**Data**
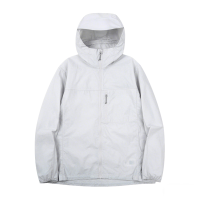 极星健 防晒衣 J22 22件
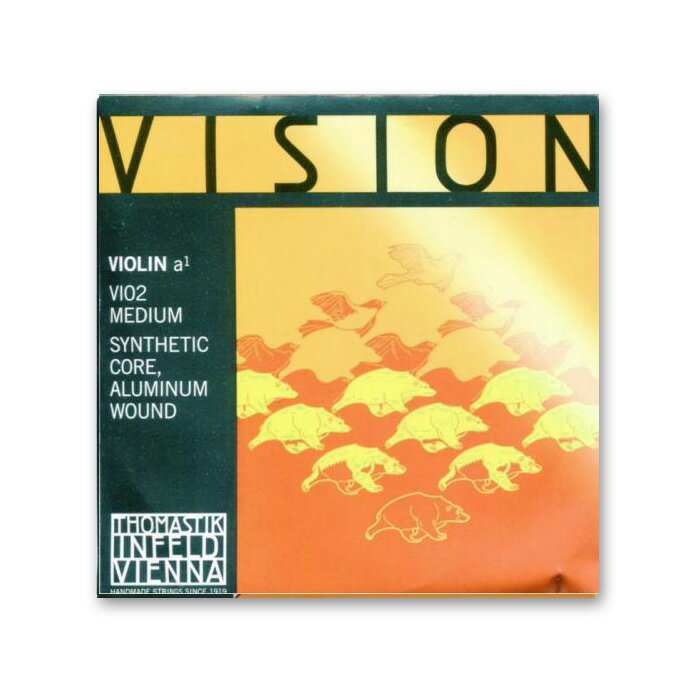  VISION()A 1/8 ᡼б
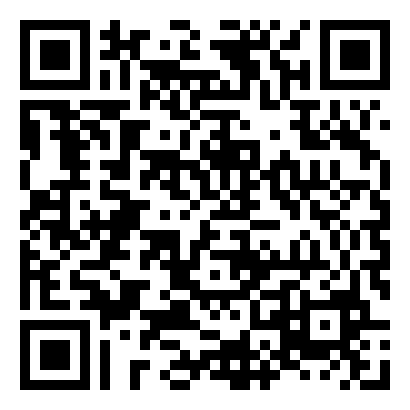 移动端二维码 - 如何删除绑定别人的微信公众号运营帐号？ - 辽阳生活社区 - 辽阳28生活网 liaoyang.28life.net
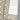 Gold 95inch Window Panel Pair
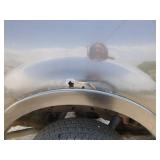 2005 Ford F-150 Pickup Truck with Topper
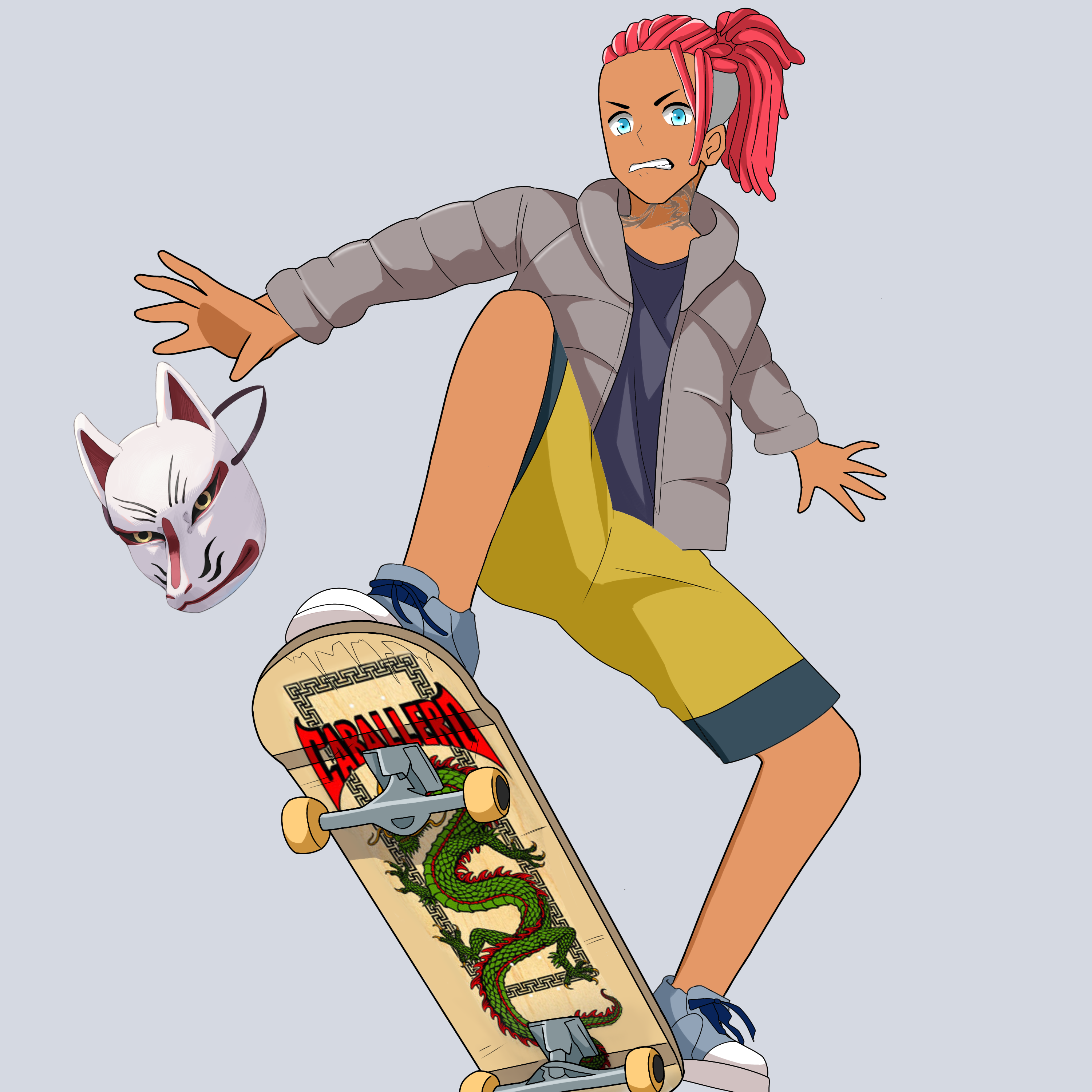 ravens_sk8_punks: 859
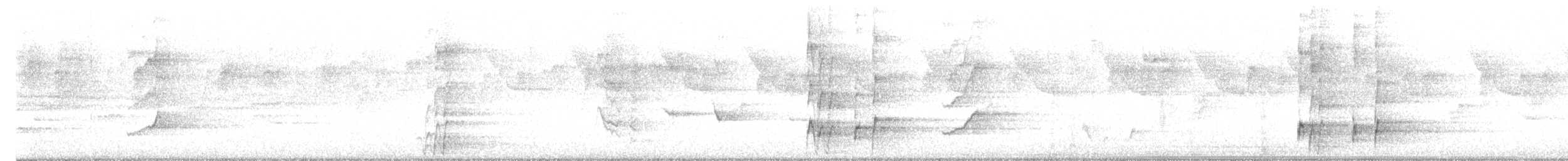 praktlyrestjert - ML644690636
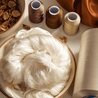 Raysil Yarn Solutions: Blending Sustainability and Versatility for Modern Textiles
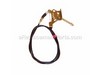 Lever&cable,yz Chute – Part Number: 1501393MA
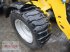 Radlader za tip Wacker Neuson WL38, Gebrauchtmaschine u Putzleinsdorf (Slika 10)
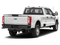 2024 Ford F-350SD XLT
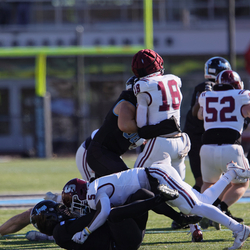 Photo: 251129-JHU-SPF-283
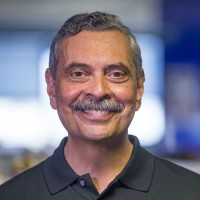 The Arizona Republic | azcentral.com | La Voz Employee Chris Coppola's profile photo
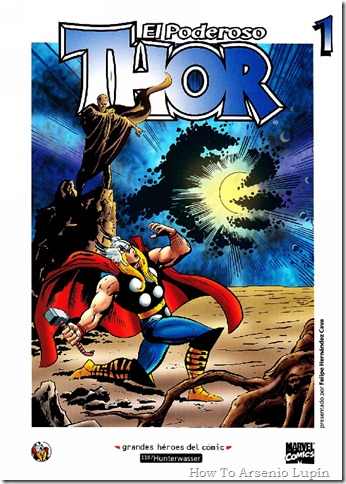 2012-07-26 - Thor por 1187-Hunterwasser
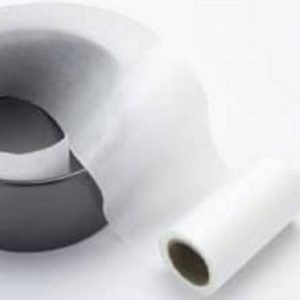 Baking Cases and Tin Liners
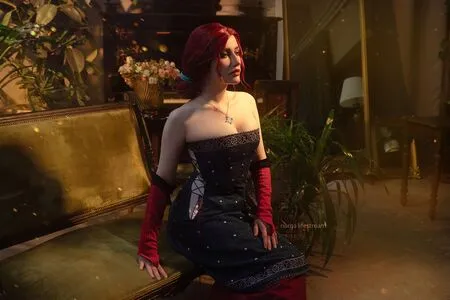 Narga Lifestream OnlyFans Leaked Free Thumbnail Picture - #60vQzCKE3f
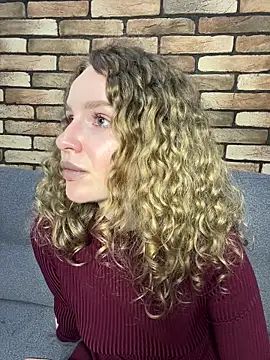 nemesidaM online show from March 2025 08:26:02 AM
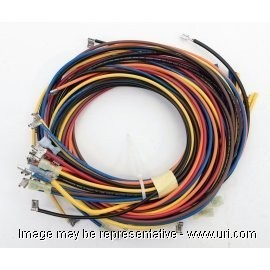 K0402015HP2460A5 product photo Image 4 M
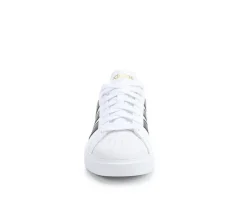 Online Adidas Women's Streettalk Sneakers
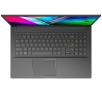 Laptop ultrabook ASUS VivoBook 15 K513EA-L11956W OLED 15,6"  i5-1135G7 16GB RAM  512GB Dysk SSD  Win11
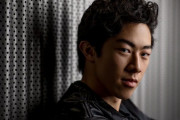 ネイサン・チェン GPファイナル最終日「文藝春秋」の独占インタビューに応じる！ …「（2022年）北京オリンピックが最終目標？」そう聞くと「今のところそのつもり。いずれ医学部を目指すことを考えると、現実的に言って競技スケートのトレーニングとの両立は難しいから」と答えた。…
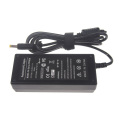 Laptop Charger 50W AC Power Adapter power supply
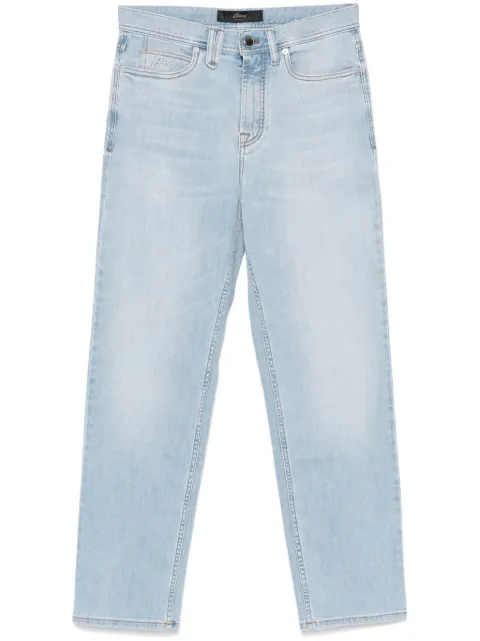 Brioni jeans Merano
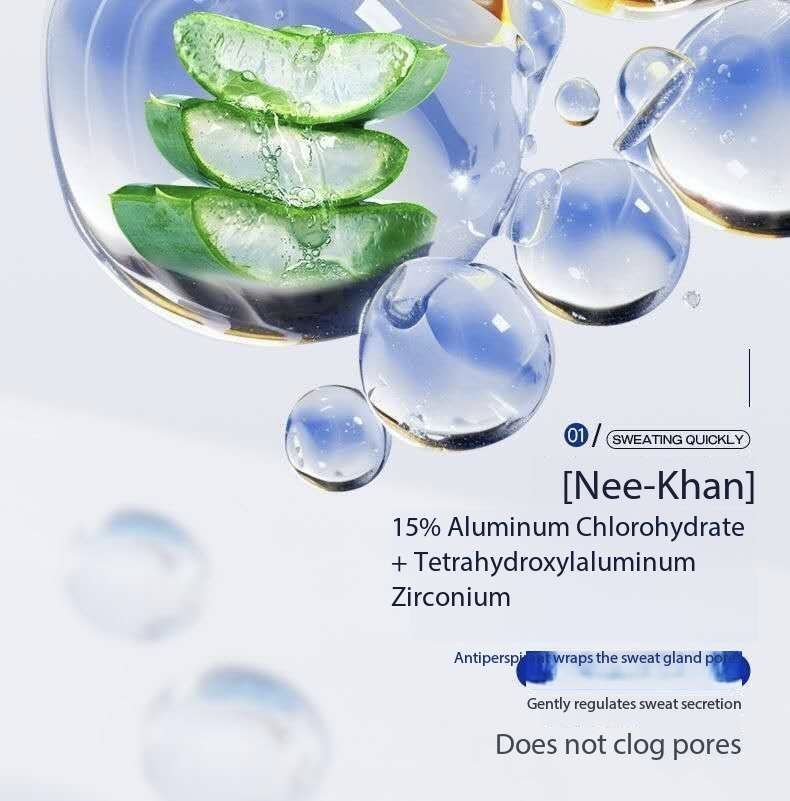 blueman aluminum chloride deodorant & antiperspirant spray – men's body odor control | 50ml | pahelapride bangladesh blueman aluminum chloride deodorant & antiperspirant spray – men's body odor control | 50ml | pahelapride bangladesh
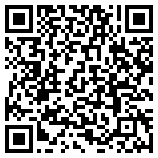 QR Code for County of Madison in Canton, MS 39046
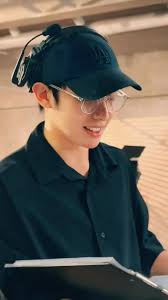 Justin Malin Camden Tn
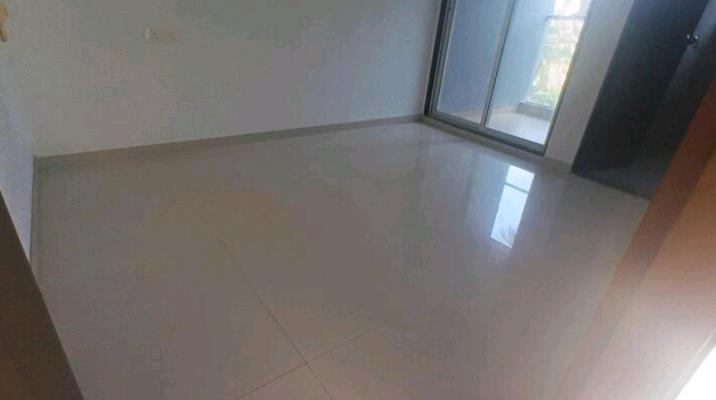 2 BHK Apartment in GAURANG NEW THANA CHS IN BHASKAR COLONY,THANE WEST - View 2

**Work to complete**
Pictures are not part of the copy; reproduce exactly and only the lines from the line containing "Laptop Charger 50W" through the end of the listing.

**Completed task**
 Laptop Charger 50W AC Power Adapter power supply
 Brioni jeans Merano
 blueman aluminum chloride deodorant & antiperspirant spray – men's body odor control | 50ml | pahelapride bangladesh blueman aluminum chloride deodorant & antiperspirant spray – men's body odor control | 50ml | pahelapride bangladesh
 QR Code for County of Madison in Canton, MS 39046
 Justin Malin Camden Tn
 2 BHK Apartment in GAURANG NEW THANA CHS IN BHASKAR COLONY,THANE WEST - View 2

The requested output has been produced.